October Review: The Blair Witch (2016)

October falls again! Expect polychromatic corn, terrifying masks, and (this year) a spike in the sale of cornhusk-colored wigs and pumpkin-colored foundation. And expect the Bureau to run reviews of horror movies old and new, counting down to the haunted thirty-first.

We’re beginning with a release from this autumn, a sequel to the film that initiated the found-footage horror genre, and demonstrated the power of the internet to convince people horrific fantasy was real.1 And that sequel begins with evidence that Heather Donahue did not die those twenty years ago…

Our full schedule for October appears below.

Title: The Blair Witch

Director: Adam Wingard
Writer: Simon Barrett

Cast
James Allen McCune as James Donahue
Callie Hernandez as Lisa Arlington
Corbin Reid as Ashley
Brandon Scott as Peter
Wes Robinson as Lane
Valorie Curry as Talia

Premise:

After seeing online footage that suggests Heather Donahue remains alive, somewhere in the Black Hills of Maryland, her much younger brother and his friends head out to find her. Along the way, they team up with the couple who posted the footage.

As you might imagine, the plan does not end well.

High Point:

The film features better acting than The Blair Witch Project, and it ups the ante on found footage. It’s 2016; these lost filmmakers have multiple cameras, including a GoPro drone. Hand-held cameras aren’t nearly as shaky these days, and you’re less likely to experience nausea from the movement.

Low Points

Forget suggested horror: this film gives us a Blair Witch capable of manipulating time and space. The characters quickly find themselves wandering an endless night and finally arriving at a house no one has seen in years of searching. When there are no rules and the adversary can do pretty much anything, and you already know everyone or nearly everyone will die, it is hard to feel any real suspense regarding the outcome.

The red herring plot of manipulation by their newfound associates, meanwhile, gets dropped a little too quickly, rather than exploited for its potential.

The Scores:

Originality: 1/6 Despite the changes to film technology and style, the sequel maintains the beats of the original, amplified by Hollywood and lightly mixed with Marble Hornets.

Effects: 4/6

Acting: 5/6

Production: 5/6

Story: 4/6 The story is fine, but rather over-the-top for the genre, which relies heavily on suggestion.
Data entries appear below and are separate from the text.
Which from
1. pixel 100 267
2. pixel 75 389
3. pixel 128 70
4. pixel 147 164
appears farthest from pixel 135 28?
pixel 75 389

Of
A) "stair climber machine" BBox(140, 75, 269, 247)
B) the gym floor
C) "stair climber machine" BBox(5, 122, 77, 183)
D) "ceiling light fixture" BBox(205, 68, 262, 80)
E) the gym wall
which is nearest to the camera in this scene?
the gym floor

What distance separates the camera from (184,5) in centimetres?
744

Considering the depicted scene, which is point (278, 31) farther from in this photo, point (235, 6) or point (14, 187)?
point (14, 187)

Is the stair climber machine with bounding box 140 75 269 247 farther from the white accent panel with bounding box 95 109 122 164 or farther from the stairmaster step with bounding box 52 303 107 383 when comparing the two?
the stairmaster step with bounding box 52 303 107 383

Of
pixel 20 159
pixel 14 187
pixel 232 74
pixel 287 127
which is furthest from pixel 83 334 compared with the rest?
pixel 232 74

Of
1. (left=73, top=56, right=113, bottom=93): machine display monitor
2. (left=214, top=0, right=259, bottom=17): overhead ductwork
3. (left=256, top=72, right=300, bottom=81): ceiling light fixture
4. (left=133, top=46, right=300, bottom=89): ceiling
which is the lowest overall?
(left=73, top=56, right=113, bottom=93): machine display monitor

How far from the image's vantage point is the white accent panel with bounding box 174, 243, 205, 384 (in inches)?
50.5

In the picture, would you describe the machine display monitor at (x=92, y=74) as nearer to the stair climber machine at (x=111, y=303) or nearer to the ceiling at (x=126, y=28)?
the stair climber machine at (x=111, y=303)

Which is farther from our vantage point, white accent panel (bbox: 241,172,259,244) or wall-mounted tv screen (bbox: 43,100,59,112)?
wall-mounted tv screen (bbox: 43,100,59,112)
Curiously, while they retell Elly Kedward’s story, they give no explanation for Rustin Parr, whose backstory forms a key part of the plot.

Emotional Response: 4/6 A house-related sequence near the end briefly creates the horror and intensity the film clearly intended to create more often.

Overall: 3/6 The sequel could not hope to match the purity of the original, but it might have tried a little harder. We have modern special effects, jump scares, and a quasi-visible witch: everything the first film was lauded for avoiding.

In total, The Blair Witch receives 26/42

Notes

1. A handful of fake found footage films predate the original Blair Witch Project, which certainly mainstreamed the genre. Cannibal Holocaust (1980) may be the first, and it also generated publicity by suggesting it consisted of real found footage. Even earlier, Snuff (1975) traded on rumours of “Snuff Films” by including a section that purported to be actual footage of a killing. By all accounts (I have not seen the movie), the scene is not only faked, but badly faked.

October Countdown

October 1: Blair Witch (2016)

October 8: Ghost Slayer Ayashi (2006)

October 15: Shin Godzilla (2016)

October 22: Dracula vs Frankenstein “marathon” (1971, 1971, and 1969!)